PERJUANGAN KI BAGUS RANGIN
MENENTANG KOLONIAL BELANDA
1805 – 1818
R.A. Opan Safari
Hasyim
1.
Asal Usul Ki Bagus Rangin
Menurut Kurtani, Bagus Rangin terlahir dengan nama
Pangeran Bagus Kerarangin. Dia lahir di Bantarjati, ayahnya bernama Pangeran
Bagus Gara. Namun Ibunya tidak diketahui namanya. Menurut sumber-sumber di
Mertasinga nama Bagus Rangin adalah nama samara. Menurut sumber lokal di desa
Jatitujuh Bagus Rangin lahir pada tahun 1761 di desa Bantarjati, ayahnya
bernama Ki Buyut Sentayem atau Buyut Tayem (Teyom).
Bagus Rangin belajar agama pada ayahnya, kemudian
melanjutkan pendidikannya dengan menjadi santri di Pesantren milik Buyut
Asrafudin (Pangeran Muhamad Asrofudin) di Congeang. Pangeran Muhamad Asrofudin
adalah putra dari Sunan Sepuh IV, Sultan Amir Sena Zaenudin. Dia keluar dari
Kraton Kasepuhan setelah tewasnya Sultan Muhamad Shofiudin (Matangaji) pada
tahun 1786. Dalam naskah silsilah yang ditulis R. Khalil Abdulah, R. Achmad
Dahlan dan R. Chafid, Bagus Rangin masih merupakan keturunan dari Pangeran Arya
Panengah Abu Hayat Suryakusuma atau lebih dikenal dengan Pangeran Suryanegara.
Pangeran Zaenudin yang bersama kakaknya (Sultan Muhamad Shofiudin Matangaji)
memberontak kepada kolonial Belanda. Pangeran Suryanegara menikah dengan Ratu
Arya Jamaliyah ( Putri dari Syeikh Muhyidin / Buyut Muji). Pernikahan keduanya
melahirkan seorang putra yang bernama Pangeran Jayanegara Awal (Pangeran
Wijayanegara). Pangeran Wijayanegara kemudian dikenal dengan nama Syeikh Idrus.
Pangeran Jayanegara Awal kemudian berputra Pangeran Sukmadiningrat atau lebih
dikenal dengan nama samarannya Ki Bagus Arsitem atau Buyut Arsitem.

Yang Perlu Dikerjakan =
• a. Tolong salin persis bagian teks tentang Ki Bagus Rangin yang dibuka dengan kata-kata yang memuat "Bagus Rangin belajar" dan ditutup dengan "dengan Pangeran Suryanegara.".
• b. Menurut teks tentang Ki Bagus Rangin, di pesantren milik siapa Bagus Rangin menjadi santri?
• c. Teruskan teks tentang Ki Bagus Rangin mulai sesudah kalimat terakhirnya.

Data penalaran spasial
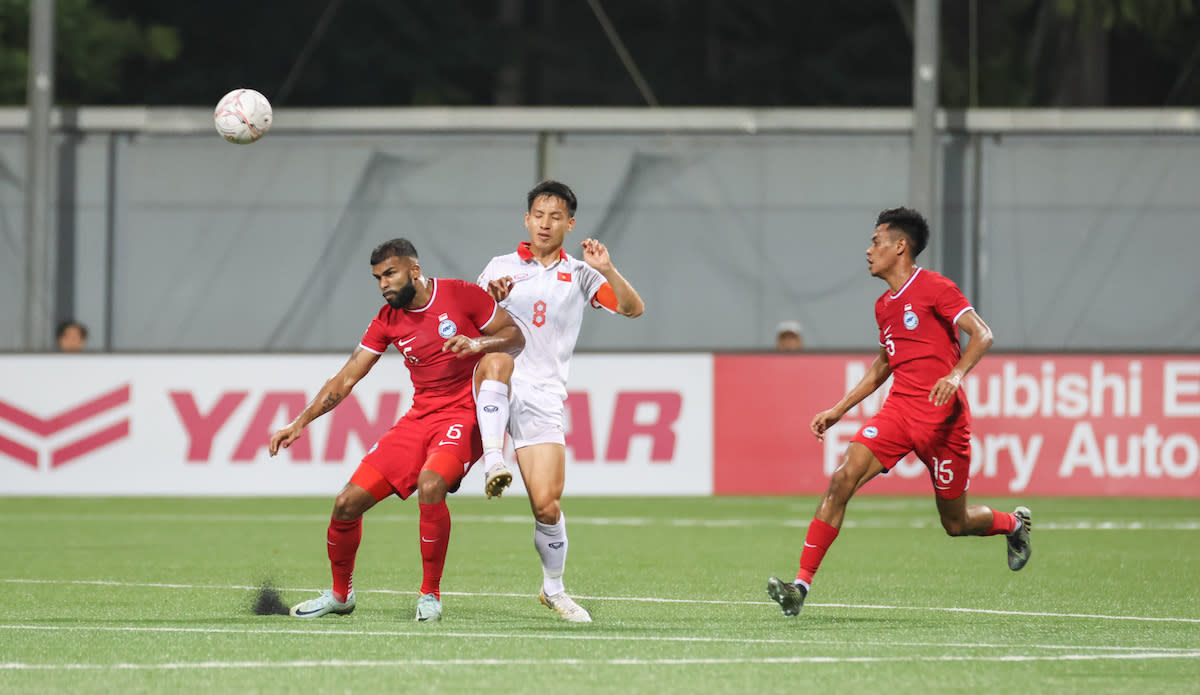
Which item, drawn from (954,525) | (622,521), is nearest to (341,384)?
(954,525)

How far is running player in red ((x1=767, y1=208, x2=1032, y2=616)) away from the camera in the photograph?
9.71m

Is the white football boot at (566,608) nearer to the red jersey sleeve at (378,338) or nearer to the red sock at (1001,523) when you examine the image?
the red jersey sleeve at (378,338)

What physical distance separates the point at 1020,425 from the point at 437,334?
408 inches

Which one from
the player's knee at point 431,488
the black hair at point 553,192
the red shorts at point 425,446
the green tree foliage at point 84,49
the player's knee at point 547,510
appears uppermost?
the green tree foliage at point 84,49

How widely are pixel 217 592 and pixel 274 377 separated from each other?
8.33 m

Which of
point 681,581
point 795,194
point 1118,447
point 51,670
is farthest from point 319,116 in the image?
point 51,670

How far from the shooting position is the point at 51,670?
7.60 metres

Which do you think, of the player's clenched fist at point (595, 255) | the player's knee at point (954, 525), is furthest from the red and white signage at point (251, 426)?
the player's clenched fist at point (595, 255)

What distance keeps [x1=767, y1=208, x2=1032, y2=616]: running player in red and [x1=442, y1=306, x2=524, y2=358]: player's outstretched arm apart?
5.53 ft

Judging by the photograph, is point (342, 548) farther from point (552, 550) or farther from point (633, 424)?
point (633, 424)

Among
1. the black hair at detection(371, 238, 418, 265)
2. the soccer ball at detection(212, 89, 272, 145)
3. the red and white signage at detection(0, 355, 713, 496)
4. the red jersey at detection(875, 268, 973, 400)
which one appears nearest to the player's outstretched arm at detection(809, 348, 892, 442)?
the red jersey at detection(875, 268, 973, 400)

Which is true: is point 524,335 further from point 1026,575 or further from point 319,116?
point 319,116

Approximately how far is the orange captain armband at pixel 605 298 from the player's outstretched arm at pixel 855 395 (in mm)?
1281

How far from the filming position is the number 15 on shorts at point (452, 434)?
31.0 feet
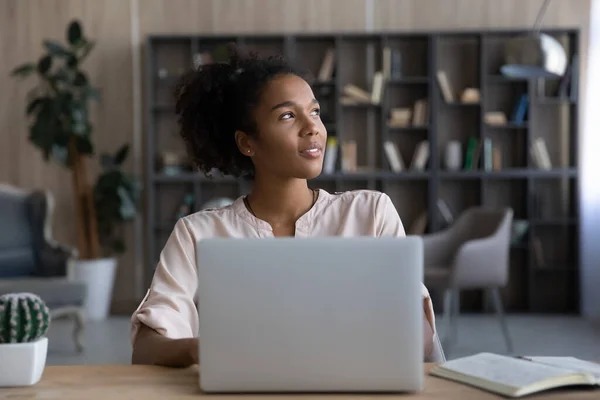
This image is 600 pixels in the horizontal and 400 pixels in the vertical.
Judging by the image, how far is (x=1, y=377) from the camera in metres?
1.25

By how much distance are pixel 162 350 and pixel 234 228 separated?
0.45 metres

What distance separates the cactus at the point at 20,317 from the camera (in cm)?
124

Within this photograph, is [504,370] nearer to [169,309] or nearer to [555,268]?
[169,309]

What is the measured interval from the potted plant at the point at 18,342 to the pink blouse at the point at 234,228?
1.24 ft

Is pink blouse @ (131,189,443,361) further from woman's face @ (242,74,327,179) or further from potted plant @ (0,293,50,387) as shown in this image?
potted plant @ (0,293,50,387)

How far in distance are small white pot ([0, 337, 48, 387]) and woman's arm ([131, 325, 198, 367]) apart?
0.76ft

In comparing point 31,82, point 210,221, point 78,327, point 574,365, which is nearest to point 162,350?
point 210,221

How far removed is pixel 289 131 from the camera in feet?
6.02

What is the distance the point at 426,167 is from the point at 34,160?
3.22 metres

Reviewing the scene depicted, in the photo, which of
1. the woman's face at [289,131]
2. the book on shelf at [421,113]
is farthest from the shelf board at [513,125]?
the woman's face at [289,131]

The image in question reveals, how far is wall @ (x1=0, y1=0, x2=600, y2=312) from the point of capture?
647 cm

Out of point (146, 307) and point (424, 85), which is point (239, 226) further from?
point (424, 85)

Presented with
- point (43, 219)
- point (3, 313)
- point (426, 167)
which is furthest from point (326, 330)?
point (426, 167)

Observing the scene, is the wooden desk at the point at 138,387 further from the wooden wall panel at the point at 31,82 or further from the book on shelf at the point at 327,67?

Jawaban Berurutan =
• a.
Bagus Rangin belajar agama pada ayahnya, kemudian
melanjutkan pendidikannya dengan menjadi santri di Pesantren milik Buyut
Asrafudin (Pangeran Muhamad Asrofudin) di Congeang. Pangeran Muhamad Asrofudin
adalah putra dari Sunan Sepuh IV, Sultan Amir Sena Zaenudin. Dia keluar dari
Kraton Kasepuhan setelah tewasnya Sultan Muhamad Shofiudin (Matangaji) pada
tahun 1786. Dalam naskah silsilah yang ditulis R. Khalil Abdulah, R. Achmad
Dahlan dan R. Chafid, Bagus Rangin masih merupakan keturunan dari Pangeran Arya
Panengah Abu Hayat Suryakusuma atau lebih dikenal dengan Pangeran Suryanegara.

• b. Di Pesantren milik Buyut Asrafudin (Pangeran Muhamad Asrofudin) di Congeang.

• c.
Selain terhubung dengan nama tokoh-tokoh yang
terkait dengan perlawanan-perlawanan sebelumnya Ki Bagus Rangin juga merupakan
keponakan dari Ki Bagus Serit[1]. Saudara-saudara
Ki Bagus Rangin yang membantu perlawanan terhadap pemerintah Kolonial Belanda.
Mereka adalah:
1)
Ki Bagus Seja
2)
Ki Bagus Sena
3)
Ki Sura Persanda
4)
Ki Bagus Kandar
Berikutnya
adalah petikan silsilah dari Ki Bagus Rangin berdasarkan catatan dari R. Kholil
Abdulah, R. Achmad Dahlan dan R. Chafid.
Perjuangan Ki Bagus Rangin
Perjuangan Ki Bagus Rangin melawan pemerintah
Kolonial Belanda, tidak bisa dilepaskan dengan perang-perang sebelumnya. Dari
beberapa peristiwa perang yang terjadi di Cirebon, ada benang merah yang dapat
menghubungkan antara satu perang dengan perang yang lainnya. Perang yang
pertama kali meletus adalah serangan pemerintah Kolonial Belanda yang meluluh
lantakan Gua Sunyaragi, sebagaimana diceritakan oleh Wiryana, dalam upaya
mempertahankan tempat ini (Sunyaragi) tidak sedikit prajurit Cirebon yang
gugur, bahkan Sultan Matangaji pun ikut menjadi korban keganasan senjata
pasukan Belanda, beliau gugur pada tahun 1787M (Wiryana, 1997: :48).
Menurut sumber lain, seperti naskah Babad
Mertasinga, Perlawanan Sultan Matangaji tidak hanya berakhir di Sunyaragi,
namun sang Sultan bersama dengan Pangeran Suryanegara berhasil menyelamatkan
diri. Sultan Matangaji pergi ke desa Matangaji untuk menyiapkan perlawanan.
Perlawanan Sultan Matangaji dilakukan dengan cara gerilya. Pangeran Suryanegara
membalas serangan mendadak Pemerintah Kolonial Belanda di Kampung Kebon
Panggung Pasar Balong kota Cirebon pada periode 1786 – 1791. Dengan rombongan
kesenian Ketuk Tilu / Tayuban yang dipimpin oleh anak buah Pangeran Suryanegara
yang bernama Ki Rabid. Ki Rabid dan anak buahnya menyerang pejabat pemerintah
colonial dan pasukannya ketika mereka sedang mabuk menikmati alkohol dan
kecantikan penari tayub.
Strategi yang dijalankan oleh Sultan Muhamad
Shofiudin (Matangaji) dan Pangeran Suryanegara hampir memiliki kesamaan.
Persamaan tersebut adalah:
1)
Perang dilakukan
secara gerilya, dengan memanfaatkan penguasaan medan.
2)
Menggunakan
kesenian ketuk tilu atau tayuban.
3)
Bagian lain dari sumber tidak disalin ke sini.